After saying all this, how can Dr. Kline turn around and say “the postlapsarian city is not found in identification either with the Kingdom of Satan or with the Kingdom of God?
Yet at the same time Dr. Kline now says that this city of man is a divinely appointed institution. This is why I say that Dr. Kline is saying not only saying that the City of man’s identity is not to be found either with the Kingdom of Satan or the Kingdom of God, but Kline is also saying that the city of man’s identity is found both in the Kingdom of Satan and in the Kingdom of God.
Notice also, that with Kline’s assertion that the city of man is not to be identified with the Kingdom of Satan we are still left asking, “Where exactly is the Kingdom of Satan in Radical Two Kingdom theology?
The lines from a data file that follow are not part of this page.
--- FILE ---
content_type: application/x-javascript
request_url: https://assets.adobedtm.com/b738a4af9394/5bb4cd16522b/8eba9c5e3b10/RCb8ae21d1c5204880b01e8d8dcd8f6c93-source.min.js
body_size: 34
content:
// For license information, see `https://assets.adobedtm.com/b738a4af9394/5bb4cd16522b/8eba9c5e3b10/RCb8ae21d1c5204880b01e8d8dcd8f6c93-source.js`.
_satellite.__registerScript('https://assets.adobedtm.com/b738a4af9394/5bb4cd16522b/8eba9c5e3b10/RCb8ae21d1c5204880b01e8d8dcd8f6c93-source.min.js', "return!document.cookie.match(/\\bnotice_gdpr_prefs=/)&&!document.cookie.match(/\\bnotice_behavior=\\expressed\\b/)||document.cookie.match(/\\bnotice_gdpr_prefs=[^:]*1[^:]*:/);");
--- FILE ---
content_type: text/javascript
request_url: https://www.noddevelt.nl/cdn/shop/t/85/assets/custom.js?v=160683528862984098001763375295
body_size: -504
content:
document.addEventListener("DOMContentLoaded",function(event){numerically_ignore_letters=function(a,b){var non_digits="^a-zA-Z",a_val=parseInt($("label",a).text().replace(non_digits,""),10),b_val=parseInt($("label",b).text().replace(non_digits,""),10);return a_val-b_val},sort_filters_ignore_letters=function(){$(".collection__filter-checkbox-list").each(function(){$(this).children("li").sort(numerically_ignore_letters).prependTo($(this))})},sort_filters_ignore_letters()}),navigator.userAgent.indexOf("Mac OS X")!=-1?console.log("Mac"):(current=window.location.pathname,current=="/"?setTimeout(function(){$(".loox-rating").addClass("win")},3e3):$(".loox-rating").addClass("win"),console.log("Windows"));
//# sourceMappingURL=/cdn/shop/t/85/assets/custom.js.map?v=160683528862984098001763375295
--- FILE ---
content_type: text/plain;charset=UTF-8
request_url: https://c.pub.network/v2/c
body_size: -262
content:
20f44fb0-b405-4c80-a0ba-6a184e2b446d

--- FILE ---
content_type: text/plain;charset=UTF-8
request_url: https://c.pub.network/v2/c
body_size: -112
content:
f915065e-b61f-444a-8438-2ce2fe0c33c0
Finally, note that Dr. Kline can deny his creation of a dialectic in the City of man all he wants but that is exactly what he has given us. In a very Hegelian manner Dr. Kline has given us, for the City of Man, a thesis which is the Kingdom of God and a antithesis which is the Kingdom of Satan and Dr. Kline has left the synthesis to only be arrived at with the consummation. It strikes me then, that the city of man for those who accept this thinking (R2K), is a Manichean reality. The common realm is a place where ultimate good and ultimate evil are perfectly counter-poised so that neither will have conquest over the other. This is perfectly consistent with Amilliennial eschatology that insists that good and evil grow together and evil only begins to triumph finally on the brink of Christ’s return.
Now keep in mind that this is the quote that was given to me by David R. I have only dealt with that quote which I was given.